TASK STATEMENT
Arrange the lines from the first one through the line containing "5. (73,182)", both included, as a Markdown table with the columns Row and Content, where Row numbers the lines in order. Leave out blank lines.

##### SUPPLIED RECORDS

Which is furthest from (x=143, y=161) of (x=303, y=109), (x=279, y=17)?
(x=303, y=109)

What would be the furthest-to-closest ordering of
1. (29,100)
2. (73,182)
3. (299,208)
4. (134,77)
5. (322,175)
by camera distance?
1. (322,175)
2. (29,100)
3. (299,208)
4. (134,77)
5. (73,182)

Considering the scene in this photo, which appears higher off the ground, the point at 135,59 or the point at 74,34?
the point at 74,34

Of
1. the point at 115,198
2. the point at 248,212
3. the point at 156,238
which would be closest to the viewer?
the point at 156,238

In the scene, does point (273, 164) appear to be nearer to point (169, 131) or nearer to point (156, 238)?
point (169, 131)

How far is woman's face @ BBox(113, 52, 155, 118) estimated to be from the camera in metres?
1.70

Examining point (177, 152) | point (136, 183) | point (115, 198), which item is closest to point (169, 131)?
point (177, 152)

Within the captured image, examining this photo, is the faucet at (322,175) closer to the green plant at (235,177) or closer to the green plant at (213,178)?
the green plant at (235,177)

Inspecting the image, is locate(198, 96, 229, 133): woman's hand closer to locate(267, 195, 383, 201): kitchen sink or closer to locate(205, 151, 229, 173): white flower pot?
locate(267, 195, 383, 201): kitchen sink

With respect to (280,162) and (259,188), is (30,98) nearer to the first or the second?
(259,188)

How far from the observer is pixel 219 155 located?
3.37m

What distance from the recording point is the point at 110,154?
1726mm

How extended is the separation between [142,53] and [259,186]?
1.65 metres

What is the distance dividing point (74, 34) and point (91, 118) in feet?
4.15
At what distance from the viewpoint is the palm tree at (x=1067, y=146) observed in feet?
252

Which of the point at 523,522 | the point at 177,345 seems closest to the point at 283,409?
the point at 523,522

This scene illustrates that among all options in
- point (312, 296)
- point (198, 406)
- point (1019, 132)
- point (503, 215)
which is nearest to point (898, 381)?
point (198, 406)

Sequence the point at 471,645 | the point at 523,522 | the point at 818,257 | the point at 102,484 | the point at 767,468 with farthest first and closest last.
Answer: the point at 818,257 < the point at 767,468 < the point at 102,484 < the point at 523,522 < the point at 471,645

##########

SOLUTION FOR THIS EXERCISE
| Row | Content |
|---|---|
| 1 | Which is furthest from (x=143, y=161) of (x=303, y=109), (x=279, y=17)? |
| 2 | (x=303, y=109) |
| 3 | What would be the furthest-to-closest ordering of |
| 4 | 1. (29,100) |
| 5 | 2. (73,182) |
| 6 | 3. (299,208) |
| 7 | 4. (134,77) |
| 8 | 5. (322,175) |
| 9 | by camera distance? |
| 10 | 1. (322,175) |
| 11 | 2. (29,100) |
| 12 | 3. (299,208) |
| 13 | 4. (134,77) |
| 14 | 5. (73,182) |